To be fair, that’s exactly how I judged this alternative version of myself when I arrived in this universe.

“Sorry, Jackie, but Ashlyn Farnborough’s first twenty-five years wouldn’t be a good fit for our readers.”

“Of course, we’d pay a pretty penny to host the party in your store,” Jackie continues as if I haven’t spoken at all.

I shake my head. “Still not a good fit, I’m sorry.”

“Come on, I’m sure your business could use a little cash influx.” Again, she says business as if she meant silly pet project.

“Thanks for your concern, but we’re doing just fine.”
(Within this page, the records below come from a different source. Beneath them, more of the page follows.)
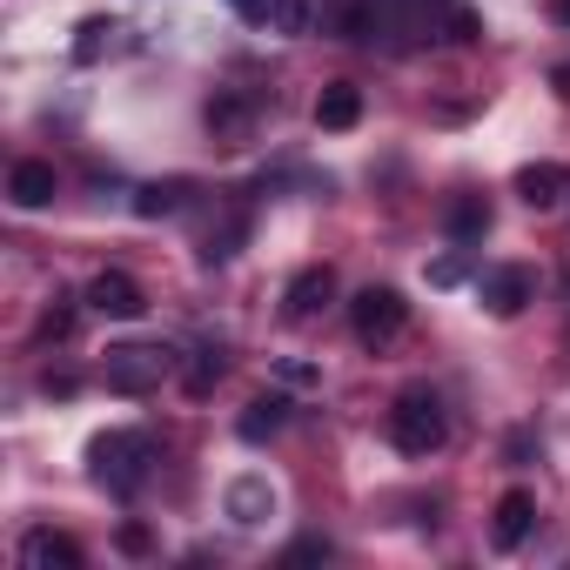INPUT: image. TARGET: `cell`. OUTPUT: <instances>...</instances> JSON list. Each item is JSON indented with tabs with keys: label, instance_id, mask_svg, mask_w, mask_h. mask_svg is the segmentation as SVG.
<instances>
[{
	"label": "cell",
	"instance_id": "cell-11",
	"mask_svg": "<svg viewBox=\"0 0 570 570\" xmlns=\"http://www.w3.org/2000/svg\"><path fill=\"white\" fill-rule=\"evenodd\" d=\"M356 121H363V88H350V81H330V88L316 95V128L343 135V128H356Z\"/></svg>",
	"mask_w": 570,
	"mask_h": 570
},
{
	"label": "cell",
	"instance_id": "cell-18",
	"mask_svg": "<svg viewBox=\"0 0 570 570\" xmlns=\"http://www.w3.org/2000/svg\"><path fill=\"white\" fill-rule=\"evenodd\" d=\"M268 28L275 35H309V0H268Z\"/></svg>",
	"mask_w": 570,
	"mask_h": 570
},
{
	"label": "cell",
	"instance_id": "cell-14",
	"mask_svg": "<svg viewBox=\"0 0 570 570\" xmlns=\"http://www.w3.org/2000/svg\"><path fill=\"white\" fill-rule=\"evenodd\" d=\"M268 510H275V490H268L262 476H235V483H228V517H235L242 530H248V523H262Z\"/></svg>",
	"mask_w": 570,
	"mask_h": 570
},
{
	"label": "cell",
	"instance_id": "cell-13",
	"mask_svg": "<svg viewBox=\"0 0 570 570\" xmlns=\"http://www.w3.org/2000/svg\"><path fill=\"white\" fill-rule=\"evenodd\" d=\"M443 235H450V242H483V235H490V202H483V195H456V202L443 208Z\"/></svg>",
	"mask_w": 570,
	"mask_h": 570
},
{
	"label": "cell",
	"instance_id": "cell-3",
	"mask_svg": "<svg viewBox=\"0 0 570 570\" xmlns=\"http://www.w3.org/2000/svg\"><path fill=\"white\" fill-rule=\"evenodd\" d=\"M403 323H410V303H403V289H390V282H370V289L350 303V330H356V343H363V350L396 343V336H403Z\"/></svg>",
	"mask_w": 570,
	"mask_h": 570
},
{
	"label": "cell",
	"instance_id": "cell-26",
	"mask_svg": "<svg viewBox=\"0 0 570 570\" xmlns=\"http://www.w3.org/2000/svg\"><path fill=\"white\" fill-rule=\"evenodd\" d=\"M235 14H242V21H262V28H268V0H235Z\"/></svg>",
	"mask_w": 570,
	"mask_h": 570
},
{
	"label": "cell",
	"instance_id": "cell-20",
	"mask_svg": "<svg viewBox=\"0 0 570 570\" xmlns=\"http://www.w3.org/2000/svg\"><path fill=\"white\" fill-rule=\"evenodd\" d=\"M108 35H115V21H81V41H75V61L88 68V61H101V48H108Z\"/></svg>",
	"mask_w": 570,
	"mask_h": 570
},
{
	"label": "cell",
	"instance_id": "cell-1",
	"mask_svg": "<svg viewBox=\"0 0 570 570\" xmlns=\"http://www.w3.org/2000/svg\"><path fill=\"white\" fill-rule=\"evenodd\" d=\"M148 463H155V443H148L141 430H108V436L88 443V470H95V483L115 490V497H135V490L148 483Z\"/></svg>",
	"mask_w": 570,
	"mask_h": 570
},
{
	"label": "cell",
	"instance_id": "cell-5",
	"mask_svg": "<svg viewBox=\"0 0 570 570\" xmlns=\"http://www.w3.org/2000/svg\"><path fill=\"white\" fill-rule=\"evenodd\" d=\"M88 309H95V316H115V323H135V316L148 309V296H141V282H135V275L101 268V275L88 282Z\"/></svg>",
	"mask_w": 570,
	"mask_h": 570
},
{
	"label": "cell",
	"instance_id": "cell-6",
	"mask_svg": "<svg viewBox=\"0 0 570 570\" xmlns=\"http://www.w3.org/2000/svg\"><path fill=\"white\" fill-rule=\"evenodd\" d=\"M21 563L28 570H81L88 557H81V543L68 530H28L21 537Z\"/></svg>",
	"mask_w": 570,
	"mask_h": 570
},
{
	"label": "cell",
	"instance_id": "cell-7",
	"mask_svg": "<svg viewBox=\"0 0 570 570\" xmlns=\"http://www.w3.org/2000/svg\"><path fill=\"white\" fill-rule=\"evenodd\" d=\"M530 530H537V497H530V490H503V497H497V523H490V543H497V550H517Z\"/></svg>",
	"mask_w": 570,
	"mask_h": 570
},
{
	"label": "cell",
	"instance_id": "cell-10",
	"mask_svg": "<svg viewBox=\"0 0 570 570\" xmlns=\"http://www.w3.org/2000/svg\"><path fill=\"white\" fill-rule=\"evenodd\" d=\"M330 296H336V275L316 262V268H303V275L289 282V296H282V303H289V323H309L316 309H330Z\"/></svg>",
	"mask_w": 570,
	"mask_h": 570
},
{
	"label": "cell",
	"instance_id": "cell-16",
	"mask_svg": "<svg viewBox=\"0 0 570 570\" xmlns=\"http://www.w3.org/2000/svg\"><path fill=\"white\" fill-rule=\"evenodd\" d=\"M248 121H255V108L242 101V95H215L208 101V128H215V141H248Z\"/></svg>",
	"mask_w": 570,
	"mask_h": 570
},
{
	"label": "cell",
	"instance_id": "cell-29",
	"mask_svg": "<svg viewBox=\"0 0 570 570\" xmlns=\"http://www.w3.org/2000/svg\"><path fill=\"white\" fill-rule=\"evenodd\" d=\"M557 88H563V95H570V68H557Z\"/></svg>",
	"mask_w": 570,
	"mask_h": 570
},
{
	"label": "cell",
	"instance_id": "cell-9",
	"mask_svg": "<svg viewBox=\"0 0 570 570\" xmlns=\"http://www.w3.org/2000/svg\"><path fill=\"white\" fill-rule=\"evenodd\" d=\"M510 188H517V202H523V208H557V202H563V188H570V175H563L557 161H530V168H517V181H510Z\"/></svg>",
	"mask_w": 570,
	"mask_h": 570
},
{
	"label": "cell",
	"instance_id": "cell-21",
	"mask_svg": "<svg viewBox=\"0 0 570 570\" xmlns=\"http://www.w3.org/2000/svg\"><path fill=\"white\" fill-rule=\"evenodd\" d=\"M75 330V309H68V296H55L48 309H41V343H61Z\"/></svg>",
	"mask_w": 570,
	"mask_h": 570
},
{
	"label": "cell",
	"instance_id": "cell-24",
	"mask_svg": "<svg viewBox=\"0 0 570 570\" xmlns=\"http://www.w3.org/2000/svg\"><path fill=\"white\" fill-rule=\"evenodd\" d=\"M316 557H336L323 537H303V543H289V563H316Z\"/></svg>",
	"mask_w": 570,
	"mask_h": 570
},
{
	"label": "cell",
	"instance_id": "cell-4",
	"mask_svg": "<svg viewBox=\"0 0 570 570\" xmlns=\"http://www.w3.org/2000/svg\"><path fill=\"white\" fill-rule=\"evenodd\" d=\"M175 370V356L168 350H155V343H128V350H108V390L115 396H148V390H161V376Z\"/></svg>",
	"mask_w": 570,
	"mask_h": 570
},
{
	"label": "cell",
	"instance_id": "cell-17",
	"mask_svg": "<svg viewBox=\"0 0 570 570\" xmlns=\"http://www.w3.org/2000/svg\"><path fill=\"white\" fill-rule=\"evenodd\" d=\"M188 202V181H148L141 195H135V215L141 222H161V215H175Z\"/></svg>",
	"mask_w": 570,
	"mask_h": 570
},
{
	"label": "cell",
	"instance_id": "cell-28",
	"mask_svg": "<svg viewBox=\"0 0 570 570\" xmlns=\"http://www.w3.org/2000/svg\"><path fill=\"white\" fill-rule=\"evenodd\" d=\"M550 21H557V28H570V0H550Z\"/></svg>",
	"mask_w": 570,
	"mask_h": 570
},
{
	"label": "cell",
	"instance_id": "cell-8",
	"mask_svg": "<svg viewBox=\"0 0 570 570\" xmlns=\"http://www.w3.org/2000/svg\"><path fill=\"white\" fill-rule=\"evenodd\" d=\"M530 268H517V262H503V268H490L483 275V303H490V316H517L523 303H530Z\"/></svg>",
	"mask_w": 570,
	"mask_h": 570
},
{
	"label": "cell",
	"instance_id": "cell-15",
	"mask_svg": "<svg viewBox=\"0 0 570 570\" xmlns=\"http://www.w3.org/2000/svg\"><path fill=\"white\" fill-rule=\"evenodd\" d=\"M282 423H289V396H255L235 430H242L248 443H268V436H282Z\"/></svg>",
	"mask_w": 570,
	"mask_h": 570
},
{
	"label": "cell",
	"instance_id": "cell-23",
	"mask_svg": "<svg viewBox=\"0 0 570 570\" xmlns=\"http://www.w3.org/2000/svg\"><path fill=\"white\" fill-rule=\"evenodd\" d=\"M450 41H456V48L483 41V14H476V8H450Z\"/></svg>",
	"mask_w": 570,
	"mask_h": 570
},
{
	"label": "cell",
	"instance_id": "cell-12",
	"mask_svg": "<svg viewBox=\"0 0 570 570\" xmlns=\"http://www.w3.org/2000/svg\"><path fill=\"white\" fill-rule=\"evenodd\" d=\"M55 161H14V175H8V195H14V208H48L55 202Z\"/></svg>",
	"mask_w": 570,
	"mask_h": 570
},
{
	"label": "cell",
	"instance_id": "cell-19",
	"mask_svg": "<svg viewBox=\"0 0 570 570\" xmlns=\"http://www.w3.org/2000/svg\"><path fill=\"white\" fill-rule=\"evenodd\" d=\"M242 235H248V222H242V215H235V222H228V228H215V235H208V242H202V262H208V268H215V262H228V255H235V242H242Z\"/></svg>",
	"mask_w": 570,
	"mask_h": 570
},
{
	"label": "cell",
	"instance_id": "cell-27",
	"mask_svg": "<svg viewBox=\"0 0 570 570\" xmlns=\"http://www.w3.org/2000/svg\"><path fill=\"white\" fill-rule=\"evenodd\" d=\"M430 282H443V289H450V282H463V262H436V268H430Z\"/></svg>",
	"mask_w": 570,
	"mask_h": 570
},
{
	"label": "cell",
	"instance_id": "cell-2",
	"mask_svg": "<svg viewBox=\"0 0 570 570\" xmlns=\"http://www.w3.org/2000/svg\"><path fill=\"white\" fill-rule=\"evenodd\" d=\"M390 443H396L403 456H436V450L450 443V410H443V396H436V390H403L396 410H390Z\"/></svg>",
	"mask_w": 570,
	"mask_h": 570
},
{
	"label": "cell",
	"instance_id": "cell-22",
	"mask_svg": "<svg viewBox=\"0 0 570 570\" xmlns=\"http://www.w3.org/2000/svg\"><path fill=\"white\" fill-rule=\"evenodd\" d=\"M222 370H228V363H222V350H202V363H195V370H188V396H208V390H215V376H222Z\"/></svg>",
	"mask_w": 570,
	"mask_h": 570
},
{
	"label": "cell",
	"instance_id": "cell-25",
	"mask_svg": "<svg viewBox=\"0 0 570 570\" xmlns=\"http://www.w3.org/2000/svg\"><path fill=\"white\" fill-rule=\"evenodd\" d=\"M121 550L141 557V550H148V530H141V523H121Z\"/></svg>",
	"mask_w": 570,
	"mask_h": 570
}]
</instances>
That’s my competitive nature kicking in. I know I should be the bigger person, but her invasion of my turf with her Prada coat, Manolo Blahnik, and general Manhattan snobbism, has rubbed me the wrong way. I’m perfectly aware I don’t need to compete with this woman, on any level. Her life’s goals dangle at the end of a Botox needle and how many zeroes her bank account can reach. All things I left behind me. Despite that, I feel the irresistible urge to defend my choices to her. “We’re opening a second store in Boston in a few months.”

“A second store?” she asks, faux-impressed. “You don’t say.”

“Yep, the first of many more. In ten years, we could replace Borders.”

“Well, let’s hope you don’t end up in the same ditch instead. Is your word final on the release party?”

“Yeah, celebrities’ first twenty-five years of very interesting life are really not a target for my readers.”

“A dollar left on the table is a dollar lost,” she trills.

“I can live with that.”

“Very well, I wish you all the best with your little shop and your small life.”

Jackie storms out a la Cruella Devil, door slamming and glass rattling included.

I go behind the bar and make myself a latte I don’t drink. I keep the warm paper cup between my hands and stare at the foam, reflecting.

In my universe, that is the woman I chose as my partner. The idea now makes me recoil. And while Jackie and I were never best friends even in my old life, Manhattan Caroline more than tolerated her. Gosh, I was Jackie. Two peas in a publishing house.

I’m glad I never have to go back to that life.